In der letzten Stufe, bei der Interessenabwägung, ist jedoch festzustellen, dass eine außerordentliche Kündigung mit sozialer Auslauffrist noch nicht zulässig erscheint. Hierbei ist einerseits zu berücksichtigen, dass die Beklagte keine Personalreserve vorhalten kann. Wenn der Kläger ausfällt, müssen die Aufgaben von anderen Mitarbeitern, die bereits ausreichend ausgelastet sind, wahrgenommen werden oder schlicht unerledigt bleiben. Solange die Beklagte sich dafür entscheidet, einen Umweltingenieur zu beschäftigen, hat sie auch ein Interesse daran, dessen Aufgaben erfüllen zu lassen. Andererseits ist hier zu berücksichtigen, dass der Kläger nach § 53 BAT nicht mehr ordentlich kündbar ist, sondern hier nur noch eine außerordentliche Kündigung ausgesprochen werden kann. In einem solchen Fall ist grundsätzlich eine der ordentlichen Kündigungsfrist entsprechende Auslauffrist einzuhalten (BAG, Urt. v. 18.10.2000 - 2 AZR 627/99 - BB 2001, 418 = NZA 2001, 219 = DB 2001, 338). Hierbei ist auch zu berücksichtigen, dass der Kläger in den Jahren 1999 - 2001 regelmäßig mehr als sechs Wochen arbeitsunfähig erkrankt war, dass die Arbeitsunfähigkeitszeiten jedoch den 6-Wochen-Zeitraum nur geringfügig überschritten und er erst ab Juni 2002 fortlaufend erkrankte. Bei dieser Situation kann angesichts der Dauer des Arbeitsverhältnisses und der gesamten Entwicklung noch nicht von einer Sinnentleerung des Arbeitsverhältnisses gesprochen werden (vgl. zur Sinnentleerung: LAG Köln, Urt. v. 04.09.2002 - 7 Sa 415/02 - NZA-RR 2002, 360).

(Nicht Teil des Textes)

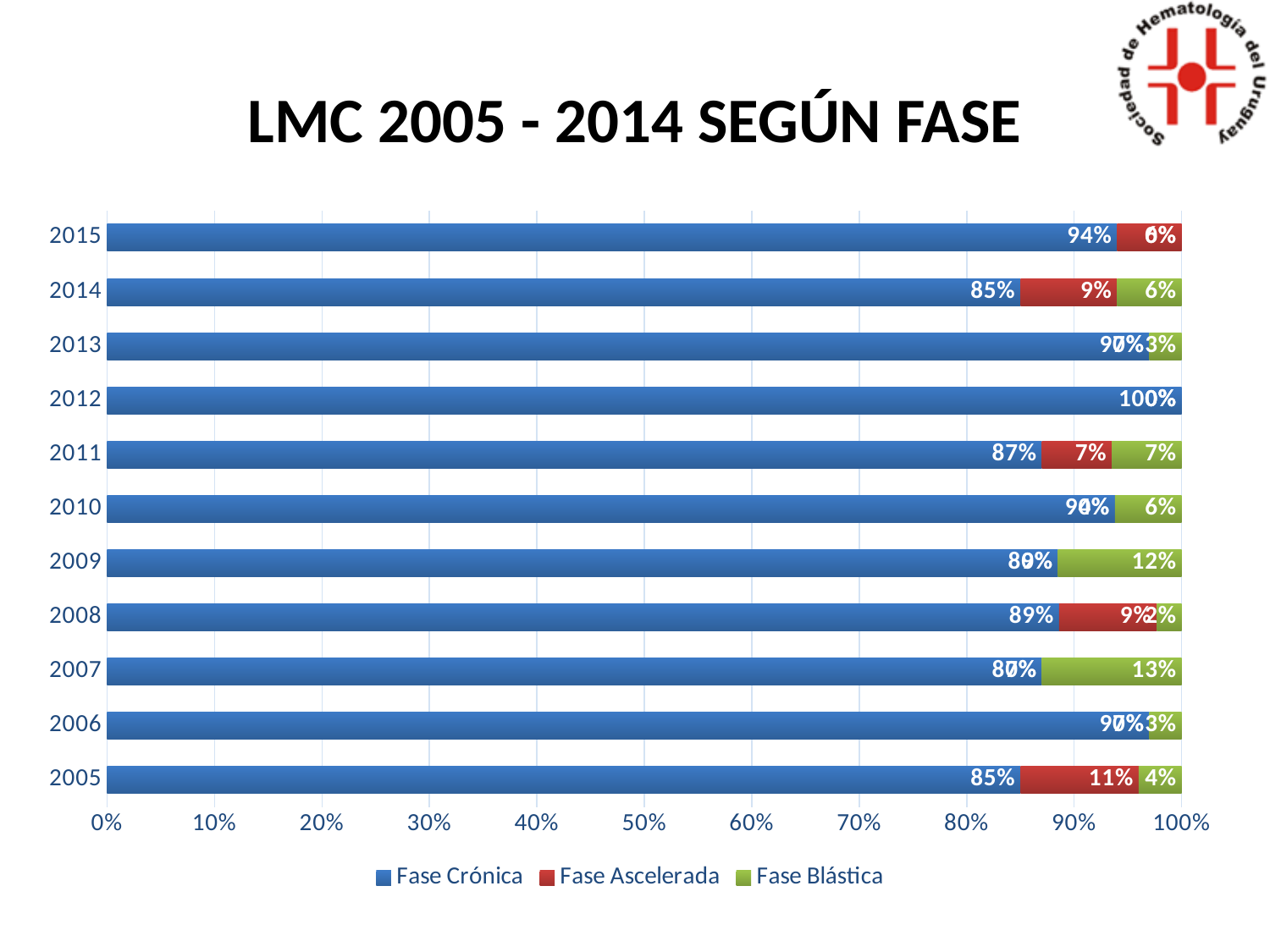
What type of chart is shown on the slide? Stacked bar chart What is the Fase Blástica value for 2011? 7% What is the difference between the Fase Ascelerada value for 2005 and for 2014? 2% What is the Fase Ascelerada value for 2005? 11% What is the Fase Crónica value for 2012? 100% What is the title of the chart? LMC 2005 - 2014 SEGÚN FASE How many series does the legend list? 3 Which is larger, the Fase Crónica value for 2011 or for 2014? 2011 How many years are shown on the chart? 11 Which year has the highest Fase Crónica value? 2012 What is the Fase Crónica value for 2014? 85% Is the Fase Crónica value for 2015 greater or less than 90%? greater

Die Kammer möchte indes darauf hinweisen, dass nach dem Eindruck der Schilderungen des Klägers in der Berufungsverhandlung damit zu rechnen ist, dass der Kläger, wenn er nicht seine Einstellung zu Arbeitsplatzkonflikten generell ändert und versucht, hieran zu arbeiten oder die aus seiner Sicht bestehenden Konflikte zu lösen, erneut und wiederholt ausfallen wird. Bei weiteren Ausfallzeiten wird, sei es wegen wiederholter Fehlzeiten oder lang andauernder Erkrankungen, auf Dauer eine Sinnentleerung des Arbeitsverhältnisses eintreten und eine Kündigung berechtigt sein. Lediglich momentan kann Derartiges noch nicht festgestellt werden.

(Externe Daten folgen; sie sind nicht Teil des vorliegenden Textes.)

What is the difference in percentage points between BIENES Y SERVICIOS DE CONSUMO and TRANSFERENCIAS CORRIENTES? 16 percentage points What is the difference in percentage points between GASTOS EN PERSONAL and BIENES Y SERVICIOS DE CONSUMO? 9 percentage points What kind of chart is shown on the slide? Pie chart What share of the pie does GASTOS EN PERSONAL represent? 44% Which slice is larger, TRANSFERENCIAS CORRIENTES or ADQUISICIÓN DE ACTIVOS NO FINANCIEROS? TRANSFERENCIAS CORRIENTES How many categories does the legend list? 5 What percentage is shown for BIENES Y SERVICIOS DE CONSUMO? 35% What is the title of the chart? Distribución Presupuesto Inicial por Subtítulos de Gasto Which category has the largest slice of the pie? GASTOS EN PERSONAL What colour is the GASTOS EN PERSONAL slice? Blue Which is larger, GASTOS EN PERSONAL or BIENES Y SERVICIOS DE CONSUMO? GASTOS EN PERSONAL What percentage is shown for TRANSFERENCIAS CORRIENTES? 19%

Der Klage ist daher stattzugeben. Das Arbeitsverhältnis der Parteien ist durch die Kündigung der Beklagten nicht aufgelöst worden.

Die Kostenentscheidung folgt aus § 91 ZPO.

Die Revision ist nicht zuzulassen, da die Bedeutung der Streitsache nicht über den Einzelfall hinausgeht.